▶ _What you will do_
Retype nothing except the lines below from the one with "COVID-19 Applications" through the one with "Deliver as you", exactly, with images left out.

▶ _Dataset content_
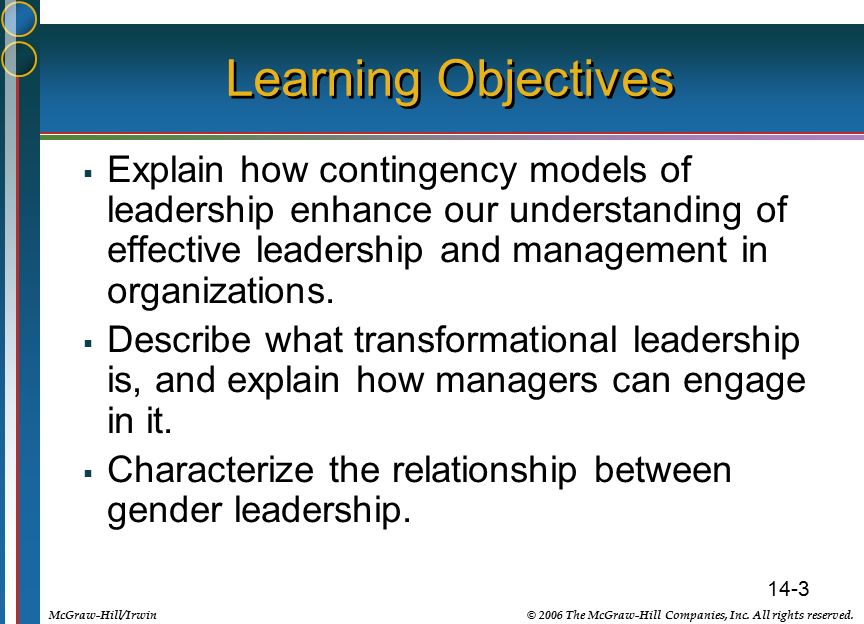 Learning Objectives

▪ Explain how contingency models of leadership enhance our understanding of effective leadership and management in organizations.

▪ Describe what transformational leadership is, and explain how managers can engage in it.

▪ Characterize the relationship between gender leadership.

14-3

McGraw-Hill/Irwin

© 2006 The McGraw-Hill Companies, Inc. All rights reserved.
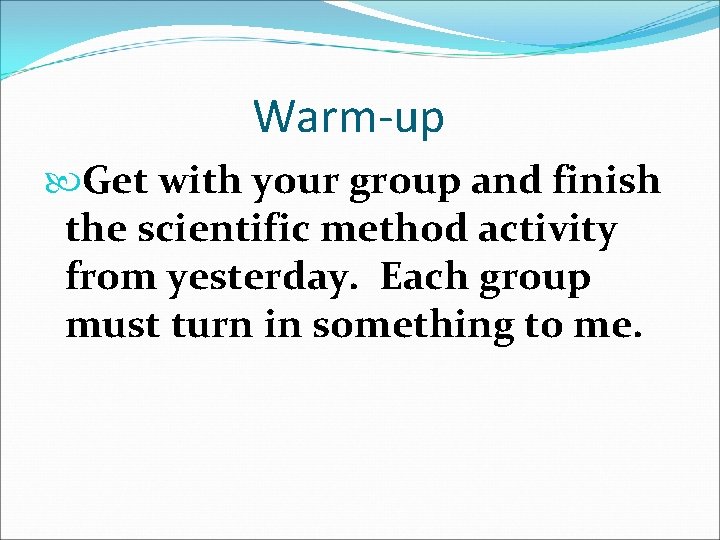 Warm-up

Get with your group and finish the scientific method activity from yesterday. Each group must turn in something to me.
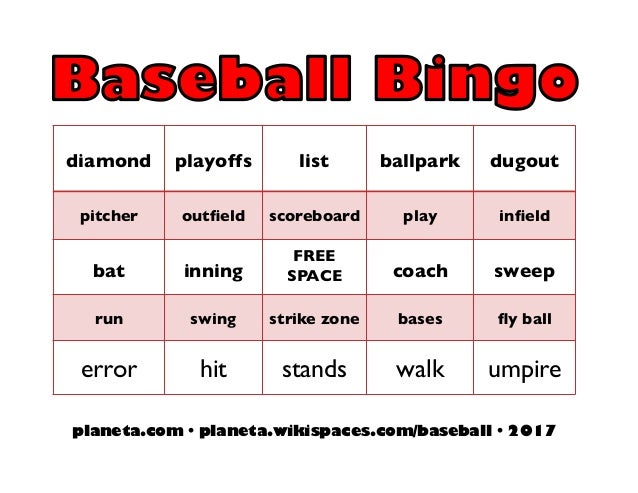 Baseball Bingo

| diamond | playoffs | list | ballpark | dugout |
|---|---|---|---|---|
| pitcher | outfield | scoreboard | play | infield |
| bat | inning | FREE SPACE | coach | sweep |
| run | swing | strike zone | bases | fly ball |
| error | hit | stands | walk | umpire |

planeta.com • planeta.wikispaces.com/baseball • 2017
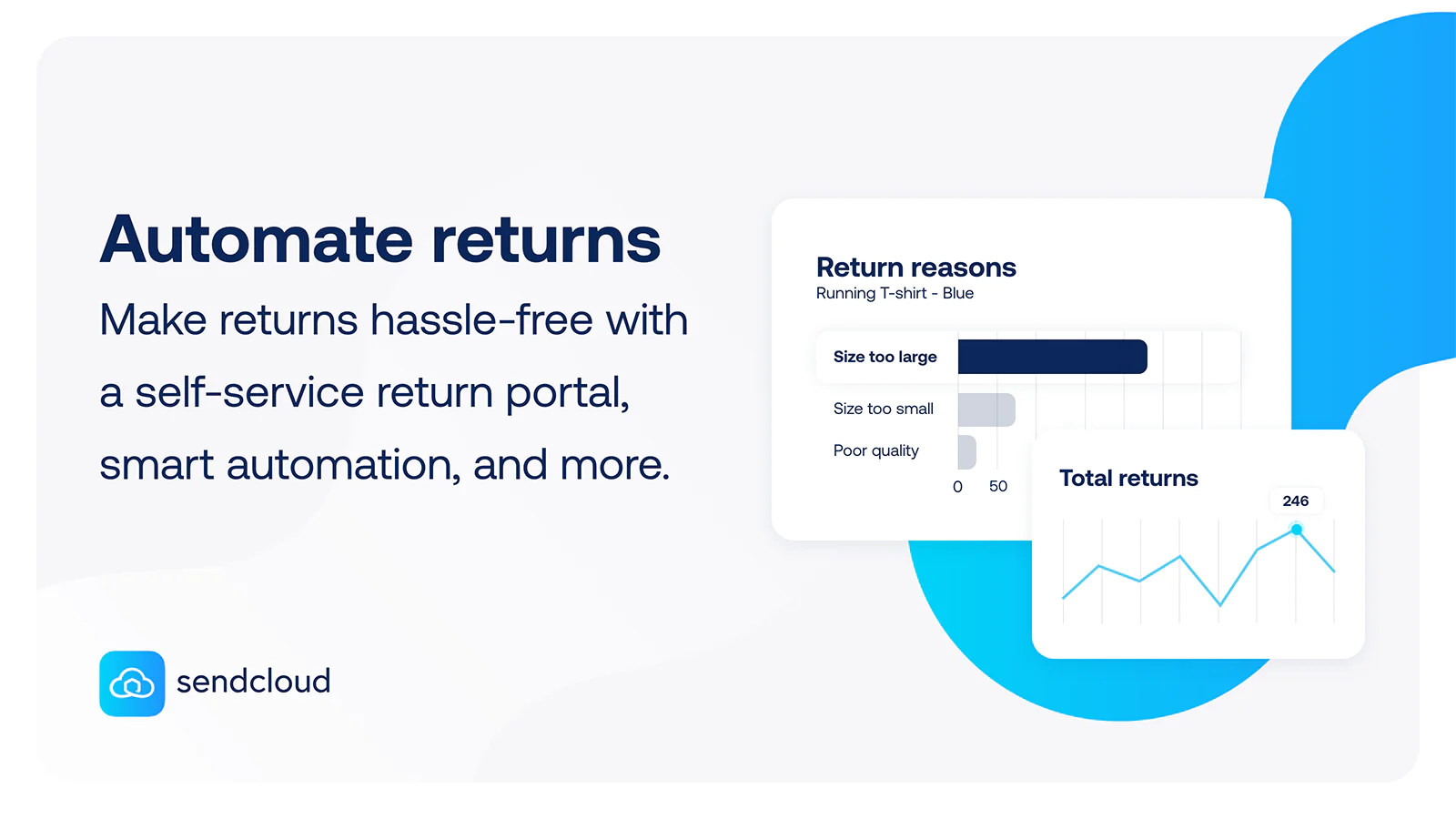 Automate returns

Make returns hassle-free with a self-service return portal, smart automation, and more.

sendcloud

Return reasons
Running T-shirt - Blue

Size too large
Size too small
Poor quality
0 50

Total returns
246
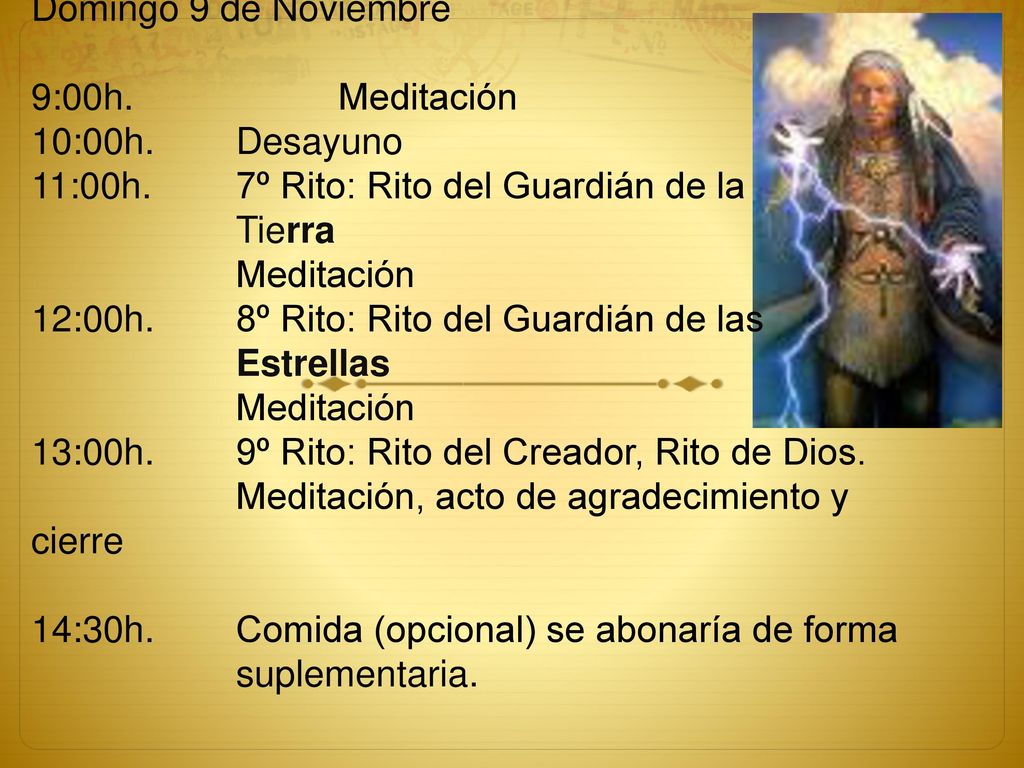 Domingo 9 de Noviembre

9:00h. Meditación
10:00h. Desayuno
11:00h. 7º Rito: Rito del Guardián de la Tierra
Meditación
12:00h. 8º Rito: Rito del Guardián de las Estrellas
Meditación
13:00h. 9º Rito: Rito del Creador, Rito de Dios.
Meditación, acto de agradecimiento y cierre

14:30h. Comida (opcional) se abonaría de forma suplementaria.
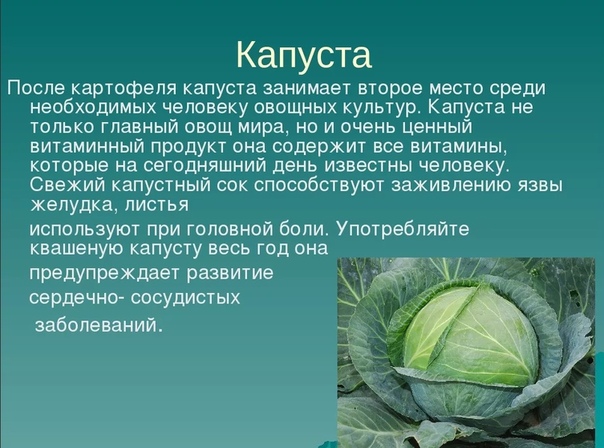 Капуста

После картофеля капуста занимает второе место среди необходимых человеку овощных культур. Капуста не только главный овощ мира, но и очень ценный витаминный продукт она содержит все витамины, которые на сегодняшний день известны человеку. Свежий капустный сок способствуют заживлению язвы желудка, листья

используют при головной боли. Употребляйте квашеную капусту весь год она

предупреждает развитие

сердечно- сосудистых

заболеваний.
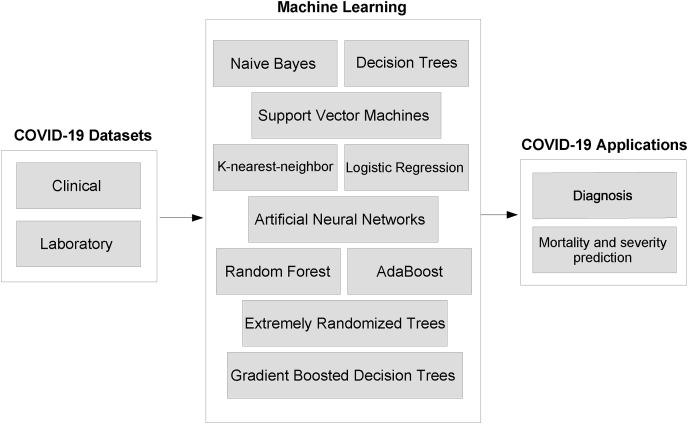 COVID-19 Datasets

Clinical

Laboratory

Machine Learning

Naive Bayes

Decision Trees

Support Vector Machines

K-nearest-neighbor

Logistic Regression

Artificial Neural Networks

Random Forest

AdaBoost

Extremely Randomized Trees

Gradient Boosted Decision Trees

COVID-19 Applications

Diagnosis

Mortality and severity prediction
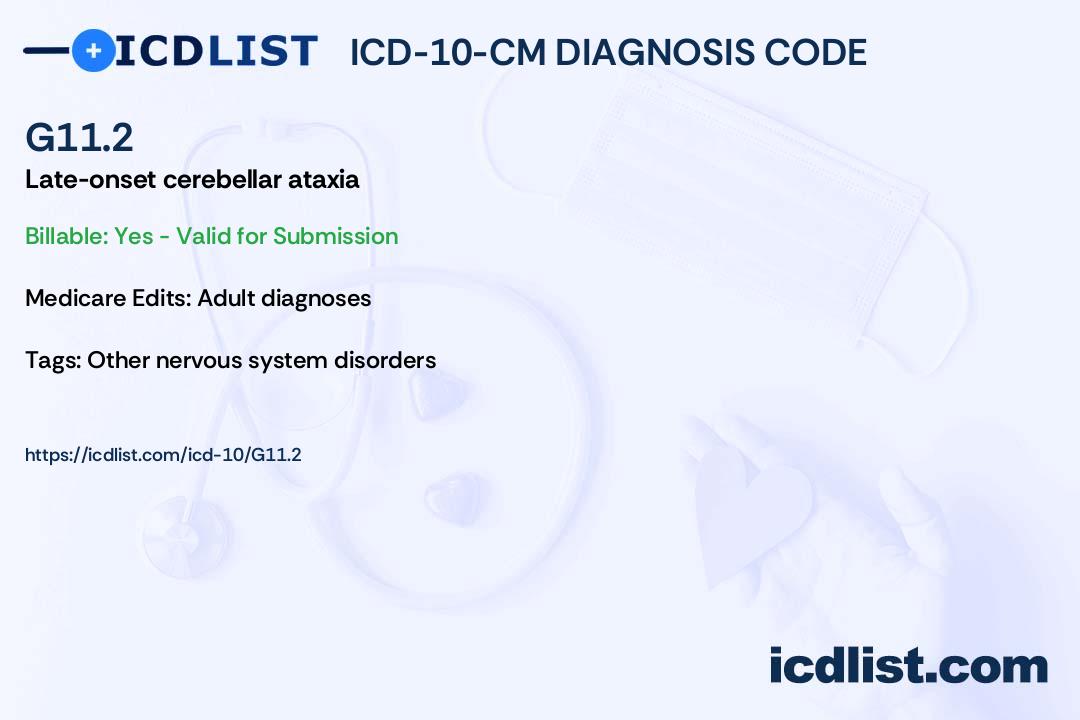 ICDLIST ICD-10-CM DIAGNOSIS CODE

G11.2

Late-onset cerebellar ataxia

Billable: Yes - Valid for Submission

Medicare Edits: Adult diagnoses

Tags: Other nervous system disorders

https://icdlist.com/icd-10/G11.2

icdlist.com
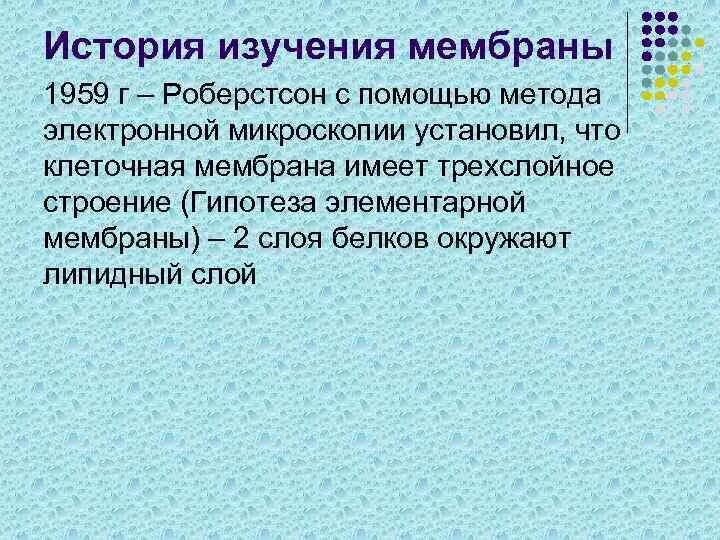 История изучения мембраны

1959 г – Роберстсон с помощью метода электронной микроскопии установил, что клеточная мембрана имеет трехслойное строение (Гипотеза элементарной мембраны) – 2 слоя белков окружают липидный слой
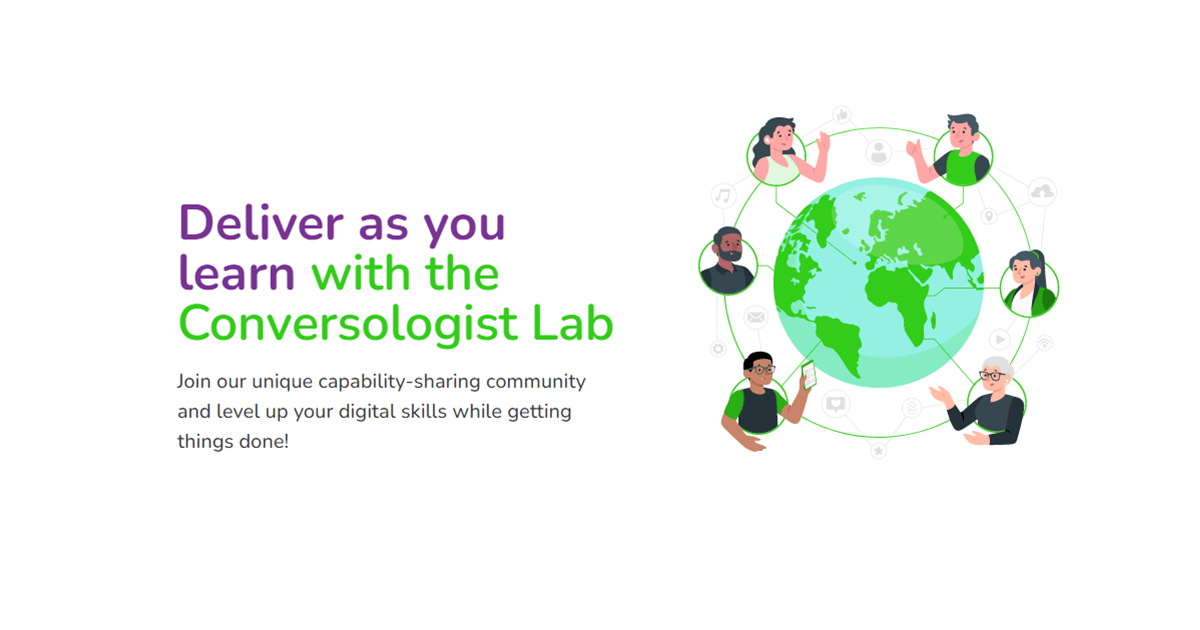 Deliver as you learn with the Conversologist Lab

Join our unique capability-sharing community and level up your digital skills while getting things done!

▶ _Reply to the exercise_
COVID-19 Applications

Diagnosis

Mortality and severity prediction
 ICDLIST ICD-10-CM DIAGNOSIS CODE

G11.2

Late-onset cerebellar ataxia

Billable: Yes - Valid for Submission

Medicare Edits: Adult diagnoses

Tags: Other nervous system disorders

https://icdlist.com/icd-10/G11.2

icdlist.com
 История изучения мембраны

1959 г – Роберстсон с помощью метода электронной микроскопии установил, что клеточная мембрана имеет трехслойное строение (Гипотеза элементарной мембраны) – 2 слоя белков окружают липидный слой
 Deliver as you learn with the Conversologist Lab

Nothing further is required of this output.